Menai mussels and leek omelette accompanied by a homemade spicy coconut curry based sauce with fresh coriander.
Firstly, the idea initially came from the oyster omelette eaten on various occasions within chinatown. Ever since then, I was inspired to create my own various versions, in particular using mussels (being relatively cheaper) to whip up a flamboyancy. Dipped into a spicy, coconut, coriander, based curry sauce, to add that extra flavoursome touch.
Serves 1 Portion
Ingredients:
- 500g x Menai Mussels
Sauce ingredients:
- 1 x small Onion
- 1 x tsp Curry Powder (medium)
- 1 x tsp Ground Ginger
- 6 x tbsp Coconut milk
- 1 x handful of Fresh Coriander (cilantro)
- drizzle of vegetable oil
Omelette ingredients:
- 4 x medium Eggs
- 1 x tbsp Light Soy Sauce
- 1 x tsp Cornflour
- 1 x tbsp Cold water (to dilute cornflour)
- 1 x thumb sized piece of Leek
Garnish:
- Fresh Coriander
- 1 x Lime Wedge
- sliced chilli (optional)
Method:
- Preheat the hob to a medium heat.

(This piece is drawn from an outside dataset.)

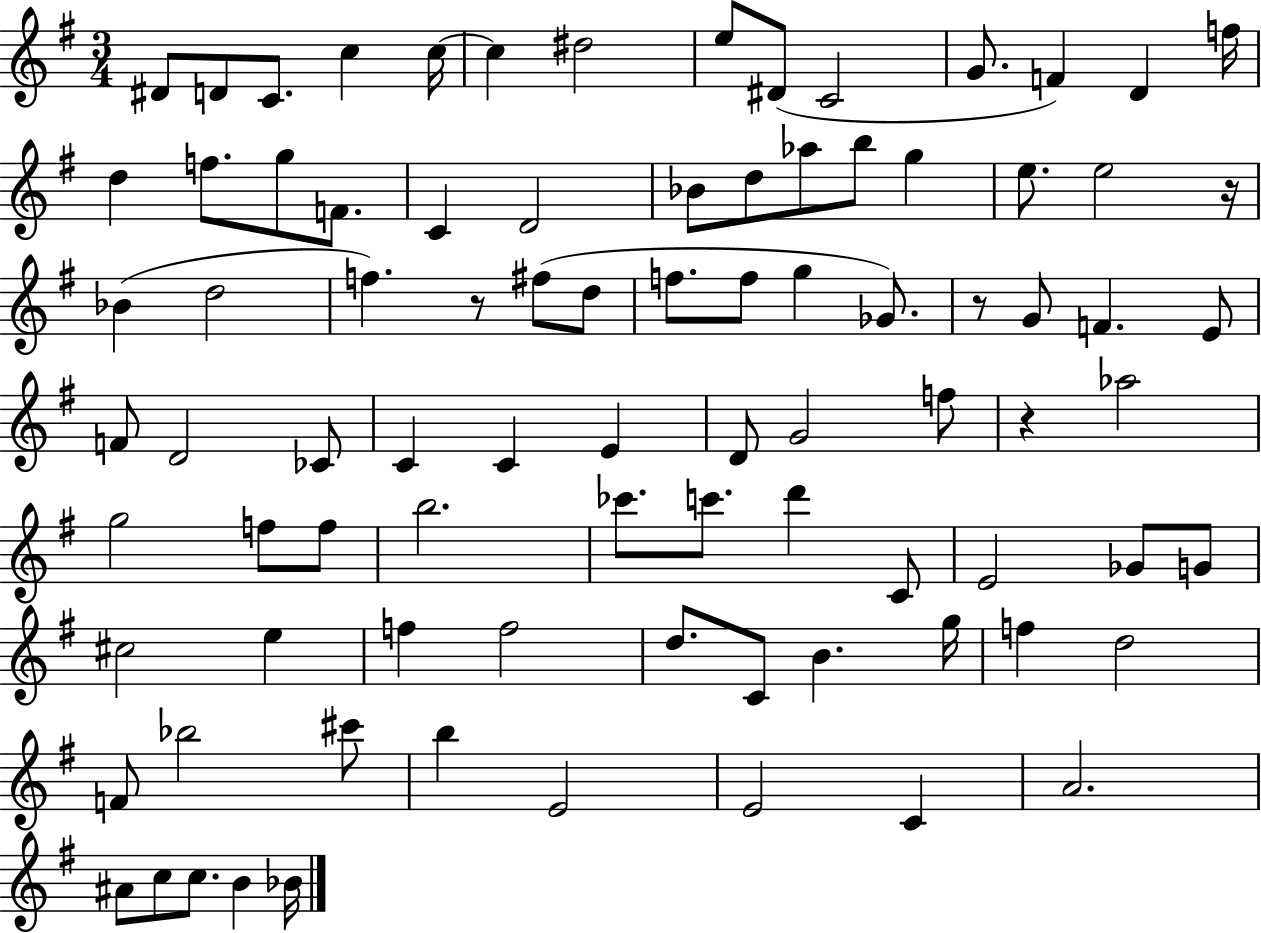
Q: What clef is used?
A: treble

Drizzle vegetable into a pan. Allow to heat up. Add the onion, curry powder and ginger into the pan. Cook until softened. Then add the coconut milk. Stir.
- Place the fresh coriander into a blender/food processor. Add the cooked onion and spices mixture. Blend until smooth. Place into a serving dish.

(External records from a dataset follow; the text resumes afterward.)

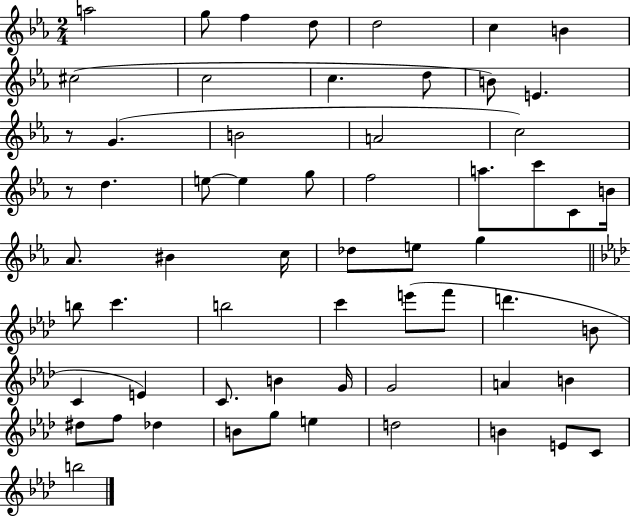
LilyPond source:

{
  \clef treble
  \numericTimeSignature
  \time 2/4
  \key ees \major
  a''2 | g''8 f''4 d''8 | d''2 | c''4 b'4 | \break cis''2( | c''2 | c''4. d''8 | b'8) e'4. | \break r8 g'4.( | b'2 | a'2 | c''2) | \break r8 d''4. | e''8~~ e''4 g''8 | f''2 | a''8. c'''8 c'8 b'16 | \break aes'8. bis'4 c''16 | des''8 e''8 g''4 | \bar "||" \break \key aes \major b''8 c'''4. | b''2 | c'''4 e'''8( f'''8 | d'''4. b'8 | \break c'4 e'4) | c'8. b'4 g'16 | g'2 | a'4 b'4 | \break dis''8 f''8 des''4 | b'8 g''8 e''4 | d''2 | b'4 e'8 c'8 | \break b''2 | \bar "|."
}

- Remove any debris from the mussels. Wash under cold water. Place the mussels into a saucepan. Add cold water. Allow to boil until the mussels have opened. Drain the water and place the mussels into cold water. Allow to cool down. Discard any unopened mussels.

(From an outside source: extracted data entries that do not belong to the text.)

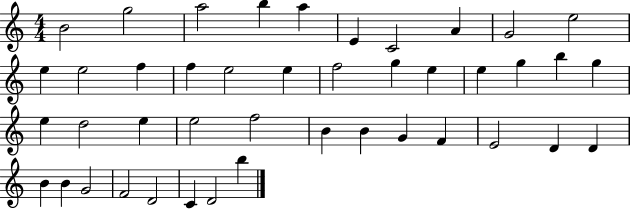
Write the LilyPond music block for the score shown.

{
  \clef treble
  \numericTimeSignature
  \time 4/4
  \key c \major
  b'2 g''2 | a''2 b''4 a''4 | e'4 c'2 a'4 | g'2 e''2 | \break e''4 e''2 f''4 | f''4 e''2 e''4 | f''2 g''4 e''4 | e''4 g''4 b''4 g''4 | \break e''4 d''2 e''4 | e''2 f''2 | b'4 b'4 g'4 f'4 | e'2 d'4 d'4 | \break b'4 b'4 g'2 | f'2 d'2 | c'4 d'2 b''4 | \bar "|."
}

- Remove the mussels from their shells. Place into a bowl.
- Whisk the eggs in a mixing bowl. Add the soy. Dilute the cornflour in water and add. Mix.
- Drizzle vegetable oil into a non stick frying pan. Place on the preheated hob. Allow to heat.
- Thinly slice the leek. Add to the heated pan. Lightly fry. Then, add the egg mixture to the pan. Add the mussels and place a lid on top. Allow to cook for 5-6 minutes on a low/medium heat.
- Turnover the omelette onto a plate. Then place back into the pan to sear the other side for roughly 15-20seconds. Remove onto a board. Cut into quarters. Garnish with coriander and a lime wedge. Accompanied by the dipping curry sauce.